Britain's film censors yesterday launched a high court battle to ban the sale of explicit hardcore videos in licensed sex shops.
In a test case that could clarify whether or not videos featuring shots of sexual penetration are legal in Britain, as they are in many other parts of Europe, the British Board of Film Classification yesterday argued that such videos should remain banned until more is known about the possible harm caused to children who might watch them.
The case centres on a decision by the independent Video Appeals Committee to overturn the BBFC's refusal to give a special R18 certificate to seven "hardcore" videos produced by two firms, Sheptonhurst, and Prime Time (Shifnal), for restricted sale in 80 licensed sex shops in Britain.
Behind the case lies the home secretary's decision, two years ago, to clamp down on the production of hardcore pornographic videos after the discovery that the BBFC ,under its previous president, Lord Birkett, had started to license "stronger" videos for sex shops to try to put the cowboys of the trade out of business.

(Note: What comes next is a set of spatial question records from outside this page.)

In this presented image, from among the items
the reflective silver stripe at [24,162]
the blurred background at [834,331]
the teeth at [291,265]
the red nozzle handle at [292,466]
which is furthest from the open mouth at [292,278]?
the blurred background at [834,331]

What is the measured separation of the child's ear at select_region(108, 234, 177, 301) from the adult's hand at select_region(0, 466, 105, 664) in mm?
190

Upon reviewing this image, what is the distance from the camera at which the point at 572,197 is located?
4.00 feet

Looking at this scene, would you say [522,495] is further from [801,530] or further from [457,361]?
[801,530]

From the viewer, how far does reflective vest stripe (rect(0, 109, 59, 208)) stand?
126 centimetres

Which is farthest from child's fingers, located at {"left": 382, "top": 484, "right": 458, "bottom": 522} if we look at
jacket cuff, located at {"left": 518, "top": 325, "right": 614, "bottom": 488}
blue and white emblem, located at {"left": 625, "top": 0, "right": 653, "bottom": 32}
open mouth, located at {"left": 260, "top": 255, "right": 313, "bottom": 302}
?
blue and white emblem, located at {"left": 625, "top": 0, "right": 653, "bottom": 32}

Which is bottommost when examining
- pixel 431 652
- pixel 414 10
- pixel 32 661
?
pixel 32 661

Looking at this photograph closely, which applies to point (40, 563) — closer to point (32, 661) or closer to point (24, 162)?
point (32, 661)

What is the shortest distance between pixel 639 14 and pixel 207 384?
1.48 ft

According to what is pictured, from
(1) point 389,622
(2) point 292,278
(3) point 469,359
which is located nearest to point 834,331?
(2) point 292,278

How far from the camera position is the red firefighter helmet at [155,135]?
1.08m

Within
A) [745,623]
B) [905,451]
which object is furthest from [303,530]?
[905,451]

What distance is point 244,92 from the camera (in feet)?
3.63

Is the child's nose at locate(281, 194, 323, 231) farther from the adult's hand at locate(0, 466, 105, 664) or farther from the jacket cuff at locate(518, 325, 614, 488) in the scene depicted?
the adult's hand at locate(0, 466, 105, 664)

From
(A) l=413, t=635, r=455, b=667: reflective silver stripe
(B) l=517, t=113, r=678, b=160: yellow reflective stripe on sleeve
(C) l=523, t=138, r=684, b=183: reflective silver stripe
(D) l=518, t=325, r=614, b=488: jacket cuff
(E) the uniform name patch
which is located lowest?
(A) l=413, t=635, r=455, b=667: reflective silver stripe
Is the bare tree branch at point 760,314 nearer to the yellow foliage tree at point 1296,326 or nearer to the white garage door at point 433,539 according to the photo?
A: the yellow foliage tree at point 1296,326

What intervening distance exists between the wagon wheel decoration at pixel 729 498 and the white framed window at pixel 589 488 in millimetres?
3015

But after Mr Straw appointed Andreas Whittam Smith as president of the BBFC, the board changed its policy and refused to license the seven videos - called Horny Catbabe, Nympho Nurse Nancy, TV Sex, Office Tart, Carnival International Version (Trailer), Wet Nurses 2 Continental Version, and Miss Nude International Continental Version - unless "all shots of penetration by penis, hand or dildo as well as shots of a penis being masturbated or taken into a woman's mouth" were removed.
Lord Lester of Herne Hill, QC, for the BBFC, argued in the high court in London yesterday that the decision by the Video Appeals Committee should be quashed as it had wrongly interpreted the law and had failed to take into account the risk of "real and significant harm" to children if the videos were sold for home viewing.
He said the videos comprised "a seemingly endless sequence of energetic, joyless sex which appears consensual but in which there is no pleasure expressed except the occasional feral grunt" and added that their general effect was dehumanising and mechanistic. Lord Lester told Mr Justice Hooper that unless the committee's decision were quashed all hardcore videos would have to be given a certificate unless they were criminally obscene or it could be shown they did cause "devastating harm to more than a minority of children and young people".
Lord Lester argued that the Video Recordings Act 1984, introduced to ban "video nasties", said it was accepted that some videos would be watched by children and that it was better not to run the risk of causing real and significant harm until more was known.
But David Pannick QC, for Sheptonhurst, argued that the committee panel, which had been chaired by a former deputy director of public prosecutions, John Wood, had been acting legally, that the videos involved were, by the standards of the industry, not "hardcore" but "mediumcore", and that the risk of their being seen and causing harm to children was "insignificant".
Mr Pannick said the child psychiatrist Gordana Milavic, who gave evidence on behalf of the BBFC, had seen during 19 years of treating children fewer than six cases where there was a direct link to pornography. He said the committee had also found that while there was much evidence of the impact of violent images on children, there was no systematic evidence or concern from psychiatrists about the impact of pornography on children. The case had to be judged in the modern world where any reasonably intelligent 11-year-old knew how to obtain graphic material from the internet.